How to Add Streaming AI to Your Next.js App Without a Surprise API Bill

The streaming layer every AI agent UI needs in Next.js: token limits, error boundaries, and cost controls the Vercel AI SDK tutorials skip. Built so the bill does not 10x overnight.

Abhishek Sharma· Founder, Fordel Studios

April 13, 2026Updated May 8, 202612 min read

How to Add Streaming AI to Your Next.js App Without a Surprise API Bill

Every Next.js tutorial shows you how to get a chatbot running in 15 minutes. None of them show you what happens when a user pastes in a 40,000-token document and asks for a summary. Here is how we actually set this up at Fordel.

···

Why does streaming matter for AI features?

When you call an LLM without streaming, the user stares at a blank screen for 3 to 15 seconds while the model generates its full response. That is an eternity in web UX. Streaming sends tokens to the browser as they are generated, so the user sees the first word in under 500 milliseconds.

But streaming is not just about perceived performance. It also changes your infrastructure economics. A non-streaming request ties up a serverless function for the full generation time. On Vercel, that means you are paying for 10 to 30 seconds of function execution per request. With streaming, you are still paying for that time — but the user experience justifies it, and you can add guardrails to cut generation short when it goes off the rails.

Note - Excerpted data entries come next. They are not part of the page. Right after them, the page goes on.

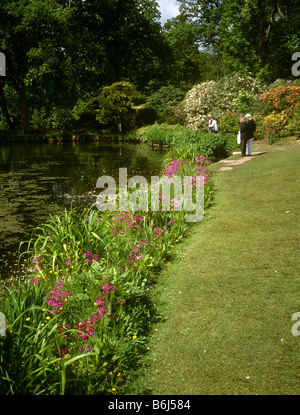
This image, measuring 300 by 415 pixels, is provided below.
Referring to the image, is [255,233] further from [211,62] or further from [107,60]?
[211,62]

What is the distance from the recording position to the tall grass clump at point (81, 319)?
275 centimetres

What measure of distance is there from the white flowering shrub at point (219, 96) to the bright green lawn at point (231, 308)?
17.0m

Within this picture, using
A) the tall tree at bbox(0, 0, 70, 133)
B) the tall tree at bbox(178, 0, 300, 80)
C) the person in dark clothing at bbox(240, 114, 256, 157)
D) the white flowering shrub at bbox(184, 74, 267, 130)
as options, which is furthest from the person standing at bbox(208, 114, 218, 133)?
the tall tree at bbox(0, 0, 70, 133)

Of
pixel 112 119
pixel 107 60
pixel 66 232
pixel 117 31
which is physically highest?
pixel 117 31

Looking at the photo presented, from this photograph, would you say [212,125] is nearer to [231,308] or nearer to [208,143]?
[208,143]

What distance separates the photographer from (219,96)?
78.2 ft

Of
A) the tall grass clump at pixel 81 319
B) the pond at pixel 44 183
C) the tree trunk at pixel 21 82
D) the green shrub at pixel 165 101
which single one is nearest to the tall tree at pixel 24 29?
the tree trunk at pixel 21 82

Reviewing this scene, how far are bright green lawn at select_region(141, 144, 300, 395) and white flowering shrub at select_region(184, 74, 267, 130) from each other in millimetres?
16989

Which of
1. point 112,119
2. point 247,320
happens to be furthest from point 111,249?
point 112,119

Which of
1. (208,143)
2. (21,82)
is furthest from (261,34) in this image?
(21,82)

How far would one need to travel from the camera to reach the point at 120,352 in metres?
3.27

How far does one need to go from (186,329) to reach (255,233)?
2.99 meters

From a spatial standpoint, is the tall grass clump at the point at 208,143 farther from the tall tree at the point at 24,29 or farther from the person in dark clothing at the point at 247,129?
the tall tree at the point at 24,29
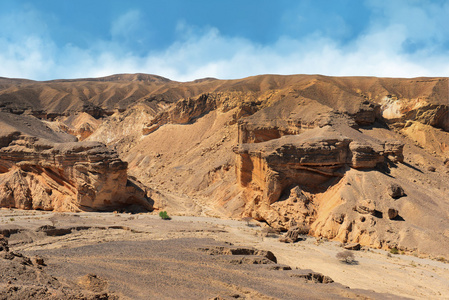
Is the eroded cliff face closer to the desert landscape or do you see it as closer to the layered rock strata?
the desert landscape

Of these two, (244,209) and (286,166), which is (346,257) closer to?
(286,166)

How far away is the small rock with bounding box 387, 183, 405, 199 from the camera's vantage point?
77.6ft

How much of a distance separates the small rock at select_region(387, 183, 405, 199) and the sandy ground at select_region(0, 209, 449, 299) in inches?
194

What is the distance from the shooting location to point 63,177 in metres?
29.1

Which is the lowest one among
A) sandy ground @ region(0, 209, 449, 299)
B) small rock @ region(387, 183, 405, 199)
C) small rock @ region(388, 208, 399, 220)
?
sandy ground @ region(0, 209, 449, 299)

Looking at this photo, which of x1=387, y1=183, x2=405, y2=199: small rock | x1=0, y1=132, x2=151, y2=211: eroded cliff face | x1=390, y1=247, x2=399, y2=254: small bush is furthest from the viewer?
x1=0, y1=132, x2=151, y2=211: eroded cliff face

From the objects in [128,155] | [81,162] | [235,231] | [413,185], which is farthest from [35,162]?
[413,185]

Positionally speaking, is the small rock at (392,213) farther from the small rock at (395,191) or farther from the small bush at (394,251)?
the small bush at (394,251)

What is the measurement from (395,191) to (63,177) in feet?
84.4

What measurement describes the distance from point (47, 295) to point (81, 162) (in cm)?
2098

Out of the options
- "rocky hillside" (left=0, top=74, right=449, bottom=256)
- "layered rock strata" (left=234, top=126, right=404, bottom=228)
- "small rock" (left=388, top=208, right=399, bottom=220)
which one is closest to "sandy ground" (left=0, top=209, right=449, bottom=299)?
"rocky hillside" (left=0, top=74, right=449, bottom=256)

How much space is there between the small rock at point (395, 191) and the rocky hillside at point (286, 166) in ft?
0.35

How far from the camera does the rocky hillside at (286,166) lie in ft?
76.3

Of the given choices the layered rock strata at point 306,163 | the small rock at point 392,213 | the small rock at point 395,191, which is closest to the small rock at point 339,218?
the layered rock strata at point 306,163
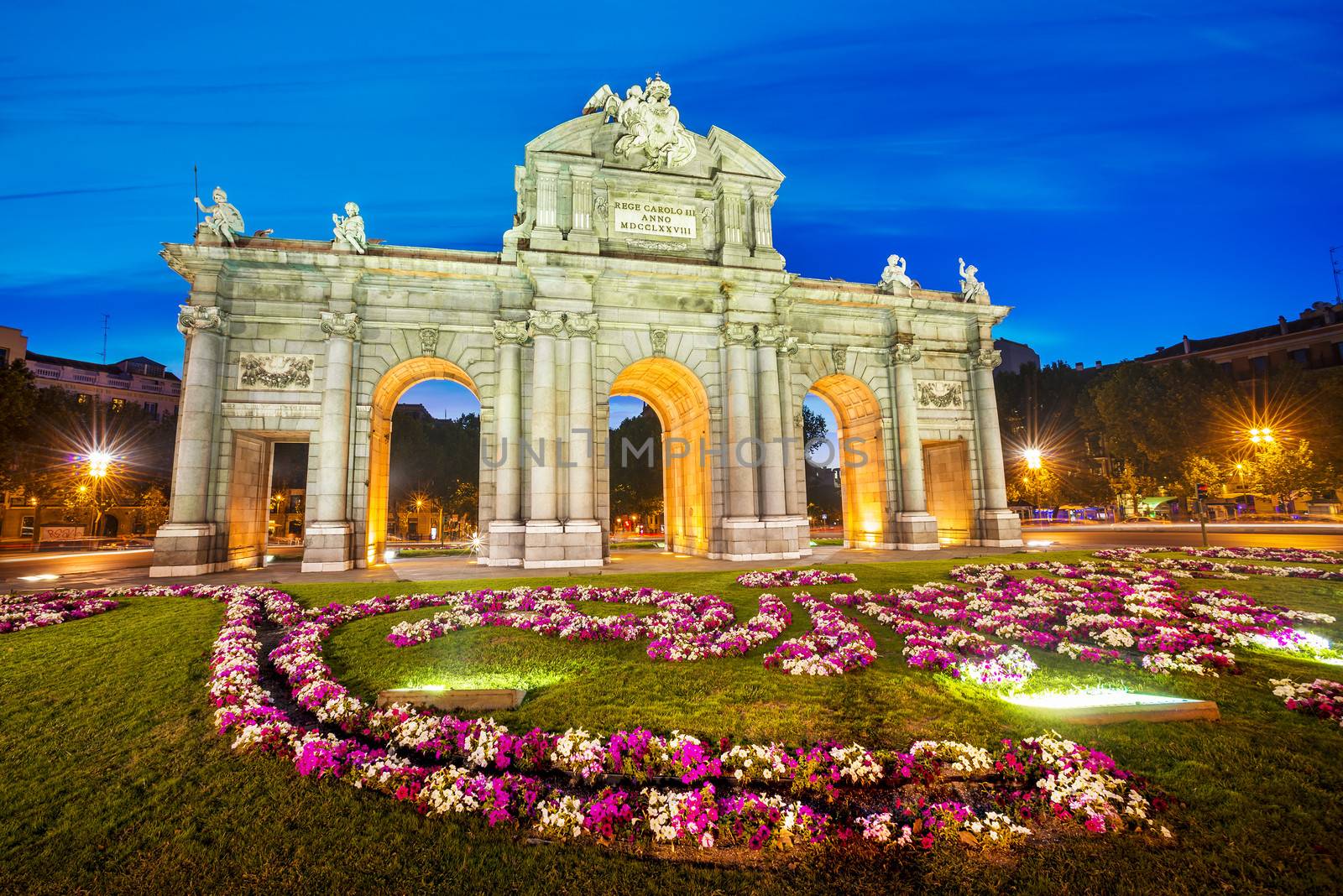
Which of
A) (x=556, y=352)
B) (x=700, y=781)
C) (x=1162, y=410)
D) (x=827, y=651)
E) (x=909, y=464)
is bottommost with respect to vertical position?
(x=700, y=781)

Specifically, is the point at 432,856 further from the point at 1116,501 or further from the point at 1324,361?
the point at 1324,361

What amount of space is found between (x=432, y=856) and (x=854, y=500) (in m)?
28.5

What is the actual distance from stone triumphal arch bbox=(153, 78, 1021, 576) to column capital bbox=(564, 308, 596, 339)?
0.23 feet

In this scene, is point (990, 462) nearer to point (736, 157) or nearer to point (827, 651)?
point (736, 157)

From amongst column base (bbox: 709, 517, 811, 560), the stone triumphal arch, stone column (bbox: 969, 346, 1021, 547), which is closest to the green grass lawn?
the stone triumphal arch

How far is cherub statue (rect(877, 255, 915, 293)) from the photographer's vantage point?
93.7 feet

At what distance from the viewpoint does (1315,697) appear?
645 centimetres

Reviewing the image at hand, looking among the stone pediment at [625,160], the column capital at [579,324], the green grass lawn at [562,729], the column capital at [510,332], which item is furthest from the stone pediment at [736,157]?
the green grass lawn at [562,729]

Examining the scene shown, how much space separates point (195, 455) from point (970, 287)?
34.4m

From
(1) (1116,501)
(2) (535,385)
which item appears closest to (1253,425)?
(1) (1116,501)

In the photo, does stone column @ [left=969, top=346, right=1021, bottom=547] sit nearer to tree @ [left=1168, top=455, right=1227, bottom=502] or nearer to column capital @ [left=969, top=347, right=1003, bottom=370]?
column capital @ [left=969, top=347, right=1003, bottom=370]

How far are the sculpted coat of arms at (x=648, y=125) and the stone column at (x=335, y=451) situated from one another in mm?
13208

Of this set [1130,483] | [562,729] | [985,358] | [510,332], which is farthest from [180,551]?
[1130,483]

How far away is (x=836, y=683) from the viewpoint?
764 centimetres
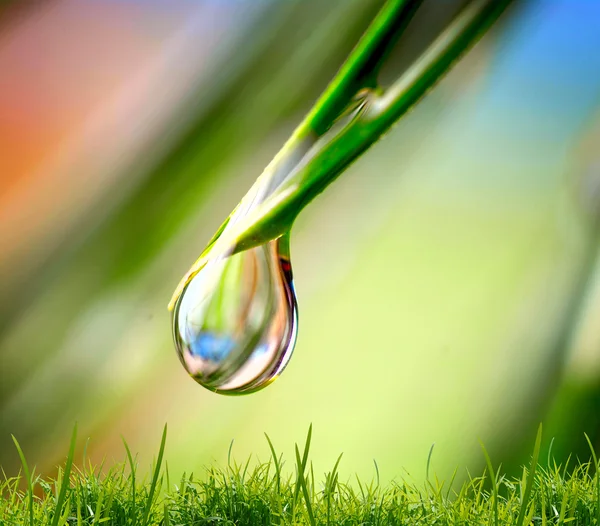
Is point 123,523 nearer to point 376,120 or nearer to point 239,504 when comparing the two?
point 239,504

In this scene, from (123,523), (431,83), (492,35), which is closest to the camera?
(431,83)

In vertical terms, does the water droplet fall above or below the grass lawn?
above

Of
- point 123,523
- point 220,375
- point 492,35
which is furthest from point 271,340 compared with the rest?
point 492,35

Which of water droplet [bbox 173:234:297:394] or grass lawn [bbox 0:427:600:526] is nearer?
water droplet [bbox 173:234:297:394]

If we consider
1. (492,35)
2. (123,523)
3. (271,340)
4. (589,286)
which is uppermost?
(492,35)

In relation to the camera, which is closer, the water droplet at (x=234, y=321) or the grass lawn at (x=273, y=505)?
the water droplet at (x=234, y=321)

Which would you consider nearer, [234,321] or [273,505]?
[234,321]

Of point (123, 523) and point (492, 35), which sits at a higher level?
point (492, 35)

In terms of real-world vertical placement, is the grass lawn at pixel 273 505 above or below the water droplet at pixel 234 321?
below
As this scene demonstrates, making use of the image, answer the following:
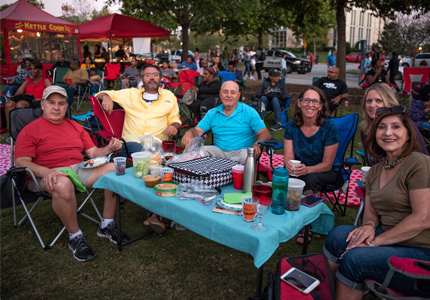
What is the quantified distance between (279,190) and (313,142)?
1.27 metres

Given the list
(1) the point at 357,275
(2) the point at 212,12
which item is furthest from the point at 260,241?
(2) the point at 212,12

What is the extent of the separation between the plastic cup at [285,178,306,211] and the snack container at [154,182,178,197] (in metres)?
0.75

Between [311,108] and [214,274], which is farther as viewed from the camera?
[311,108]

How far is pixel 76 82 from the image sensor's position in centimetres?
849

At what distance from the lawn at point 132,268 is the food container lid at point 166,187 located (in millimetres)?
761

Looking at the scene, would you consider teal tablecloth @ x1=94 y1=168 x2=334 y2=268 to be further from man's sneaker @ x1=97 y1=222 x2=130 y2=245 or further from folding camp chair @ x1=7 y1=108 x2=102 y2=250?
folding camp chair @ x1=7 y1=108 x2=102 y2=250

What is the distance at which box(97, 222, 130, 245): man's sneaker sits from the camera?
295 cm

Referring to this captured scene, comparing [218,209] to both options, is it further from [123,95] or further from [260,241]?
[123,95]

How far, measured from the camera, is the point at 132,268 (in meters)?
2.59

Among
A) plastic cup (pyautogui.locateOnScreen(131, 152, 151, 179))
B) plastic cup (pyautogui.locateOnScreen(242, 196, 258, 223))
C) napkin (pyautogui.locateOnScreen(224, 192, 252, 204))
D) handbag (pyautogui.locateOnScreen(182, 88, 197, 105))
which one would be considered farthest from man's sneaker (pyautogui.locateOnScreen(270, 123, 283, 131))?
plastic cup (pyautogui.locateOnScreen(242, 196, 258, 223))

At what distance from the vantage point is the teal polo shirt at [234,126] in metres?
3.61

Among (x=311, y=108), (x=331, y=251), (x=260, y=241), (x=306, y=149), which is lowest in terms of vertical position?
(x=331, y=251)

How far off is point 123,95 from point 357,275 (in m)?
3.27

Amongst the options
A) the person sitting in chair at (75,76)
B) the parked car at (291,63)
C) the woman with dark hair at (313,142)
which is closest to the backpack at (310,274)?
the woman with dark hair at (313,142)
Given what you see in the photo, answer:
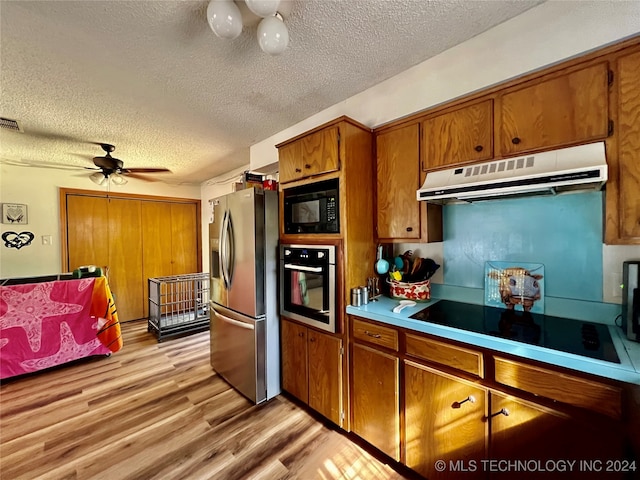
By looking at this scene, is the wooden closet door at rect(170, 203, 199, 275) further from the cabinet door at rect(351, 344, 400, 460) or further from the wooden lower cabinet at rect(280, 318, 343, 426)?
the cabinet door at rect(351, 344, 400, 460)

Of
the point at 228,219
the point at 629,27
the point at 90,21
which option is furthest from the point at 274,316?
the point at 629,27

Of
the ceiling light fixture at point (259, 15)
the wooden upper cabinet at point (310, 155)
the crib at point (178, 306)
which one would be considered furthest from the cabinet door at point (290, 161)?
the crib at point (178, 306)

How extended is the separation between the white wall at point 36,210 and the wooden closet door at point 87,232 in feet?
0.45

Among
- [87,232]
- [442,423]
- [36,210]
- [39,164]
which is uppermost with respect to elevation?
[39,164]

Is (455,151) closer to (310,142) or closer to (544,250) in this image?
(544,250)

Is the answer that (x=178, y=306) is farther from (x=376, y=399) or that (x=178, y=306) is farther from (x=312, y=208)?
(x=376, y=399)

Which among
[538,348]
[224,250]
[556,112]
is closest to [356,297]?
[538,348]

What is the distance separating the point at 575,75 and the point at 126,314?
5886 mm

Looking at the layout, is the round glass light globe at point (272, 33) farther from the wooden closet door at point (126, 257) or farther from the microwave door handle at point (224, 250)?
the wooden closet door at point (126, 257)

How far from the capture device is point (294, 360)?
2131mm

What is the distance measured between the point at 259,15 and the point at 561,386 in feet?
6.49

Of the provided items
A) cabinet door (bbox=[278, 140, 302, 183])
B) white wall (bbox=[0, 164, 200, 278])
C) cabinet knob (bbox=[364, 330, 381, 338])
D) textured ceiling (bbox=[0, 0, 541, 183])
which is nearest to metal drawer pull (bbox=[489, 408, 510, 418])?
cabinet knob (bbox=[364, 330, 381, 338])

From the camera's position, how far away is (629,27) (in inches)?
43.1

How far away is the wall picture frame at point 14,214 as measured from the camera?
3.45m
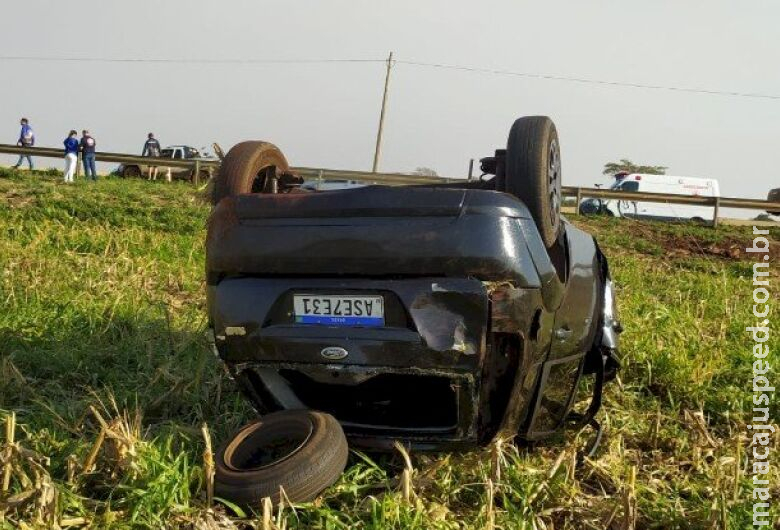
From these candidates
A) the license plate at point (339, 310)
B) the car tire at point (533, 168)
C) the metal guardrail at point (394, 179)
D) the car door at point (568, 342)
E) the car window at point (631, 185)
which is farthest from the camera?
the car window at point (631, 185)

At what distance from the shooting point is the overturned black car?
2.70 metres

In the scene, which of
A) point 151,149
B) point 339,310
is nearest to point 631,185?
point 151,149

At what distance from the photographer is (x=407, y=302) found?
2734 mm

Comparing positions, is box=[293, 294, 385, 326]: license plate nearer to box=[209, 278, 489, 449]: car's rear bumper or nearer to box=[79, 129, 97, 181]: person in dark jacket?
box=[209, 278, 489, 449]: car's rear bumper

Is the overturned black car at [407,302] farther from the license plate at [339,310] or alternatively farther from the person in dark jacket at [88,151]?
the person in dark jacket at [88,151]

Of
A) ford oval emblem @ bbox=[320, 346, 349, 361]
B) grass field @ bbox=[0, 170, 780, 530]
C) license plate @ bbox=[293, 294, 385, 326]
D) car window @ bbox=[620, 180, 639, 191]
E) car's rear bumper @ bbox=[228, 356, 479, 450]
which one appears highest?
car window @ bbox=[620, 180, 639, 191]

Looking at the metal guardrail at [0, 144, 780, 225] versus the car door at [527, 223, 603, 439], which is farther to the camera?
the metal guardrail at [0, 144, 780, 225]

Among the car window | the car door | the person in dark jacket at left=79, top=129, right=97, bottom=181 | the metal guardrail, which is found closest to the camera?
the car door

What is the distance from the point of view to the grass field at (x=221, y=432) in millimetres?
2734

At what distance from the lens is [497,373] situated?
2824mm

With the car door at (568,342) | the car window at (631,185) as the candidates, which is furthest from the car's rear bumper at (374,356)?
the car window at (631,185)

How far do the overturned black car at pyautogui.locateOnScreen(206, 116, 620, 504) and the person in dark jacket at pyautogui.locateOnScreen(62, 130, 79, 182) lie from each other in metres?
18.2

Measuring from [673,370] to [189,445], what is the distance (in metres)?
2.89

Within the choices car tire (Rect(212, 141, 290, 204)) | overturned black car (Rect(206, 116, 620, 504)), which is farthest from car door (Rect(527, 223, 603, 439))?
car tire (Rect(212, 141, 290, 204))
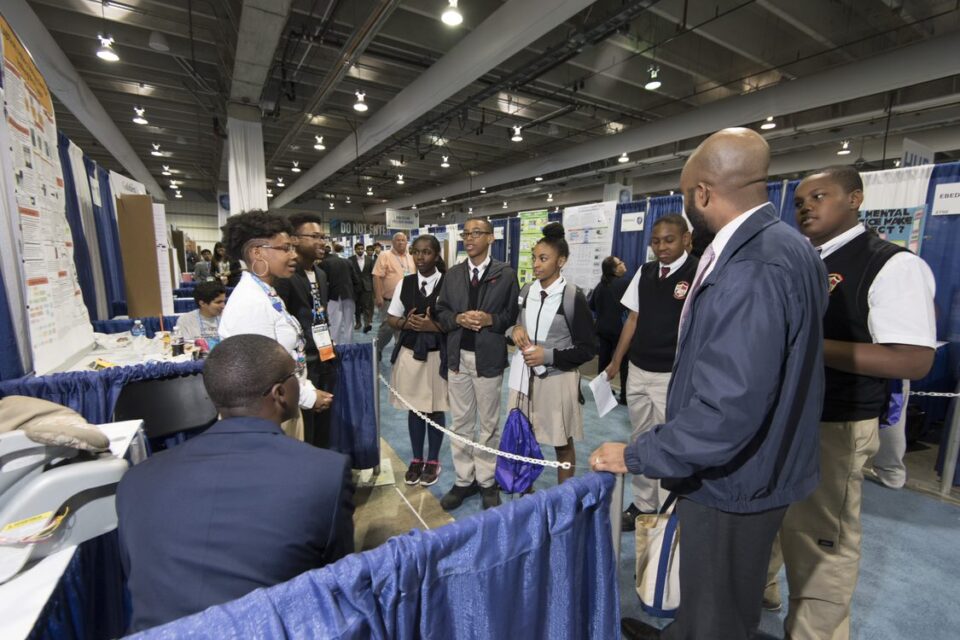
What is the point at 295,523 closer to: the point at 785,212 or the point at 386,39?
the point at 785,212

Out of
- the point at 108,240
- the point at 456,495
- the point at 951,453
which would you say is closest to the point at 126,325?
the point at 108,240

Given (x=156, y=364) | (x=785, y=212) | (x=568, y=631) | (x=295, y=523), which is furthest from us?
(x=785, y=212)

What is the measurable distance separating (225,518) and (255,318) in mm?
1230

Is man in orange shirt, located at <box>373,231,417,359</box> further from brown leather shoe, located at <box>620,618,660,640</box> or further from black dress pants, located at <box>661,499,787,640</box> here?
black dress pants, located at <box>661,499,787,640</box>

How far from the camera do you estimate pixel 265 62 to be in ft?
18.5

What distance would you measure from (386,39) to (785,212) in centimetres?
553

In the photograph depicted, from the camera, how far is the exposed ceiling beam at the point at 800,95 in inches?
205

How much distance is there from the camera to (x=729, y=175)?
3.52ft

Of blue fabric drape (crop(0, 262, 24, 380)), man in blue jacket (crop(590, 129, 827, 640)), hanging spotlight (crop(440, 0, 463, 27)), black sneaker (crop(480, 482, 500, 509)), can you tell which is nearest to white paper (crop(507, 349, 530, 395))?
black sneaker (crop(480, 482, 500, 509))

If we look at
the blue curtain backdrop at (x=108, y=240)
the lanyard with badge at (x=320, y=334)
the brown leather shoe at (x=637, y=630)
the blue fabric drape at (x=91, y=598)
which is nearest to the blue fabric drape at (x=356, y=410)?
the lanyard with badge at (x=320, y=334)

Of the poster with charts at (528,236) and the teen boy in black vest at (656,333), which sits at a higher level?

3-15sTypical LLM response timeWithout streaming, users see nothing until the full response arrives

···

What do you need before starting?

Prerequisites

A Next.js 14+ project with the App Router (Pages Router works but the patterns differ)
An OpenAI or Anthropic API key (this guide uses OpenAI, but the AI SDK abstracts the provider)
Node.js 18+ (for native fetch and streaming support)
Basic familiarity with React Server Components and Route Handlers

If you do not have a Next.js project yet, npx create-next-app@latest works. We are assuming TypeScript throughout — if you are writing plain JavaScript in 2026, that is a separate conversation.

···

How do you install and configure the AI SDK?

Step 1: Install the packages

You need two packages: ai (the core Vercel AI SDK) and the provider package for your model. For OpenAI:

The AI SDK is provider-agnostic. You write your streaming logic once, and swapping from GPT-4o to Claude to Gemini is a one-line change. This matters more than you think — we have switched providers mid-project twice in the last year when pricing or quality shifted.

Step 2: Set your environment variable

Add your API key to .env.local. Do not commit this file. Do not put it in .env. Do not hardcode it.

···

How do you build the streaming API route?

This is where most tutorials stop at the happy path. We will build the route handler with cost controls baked in from the start.

Step 3: Create the route handler

Create app/api/chat/route.ts. This is your server-side endpoint that talks to the LLM and streams the response back to the browser.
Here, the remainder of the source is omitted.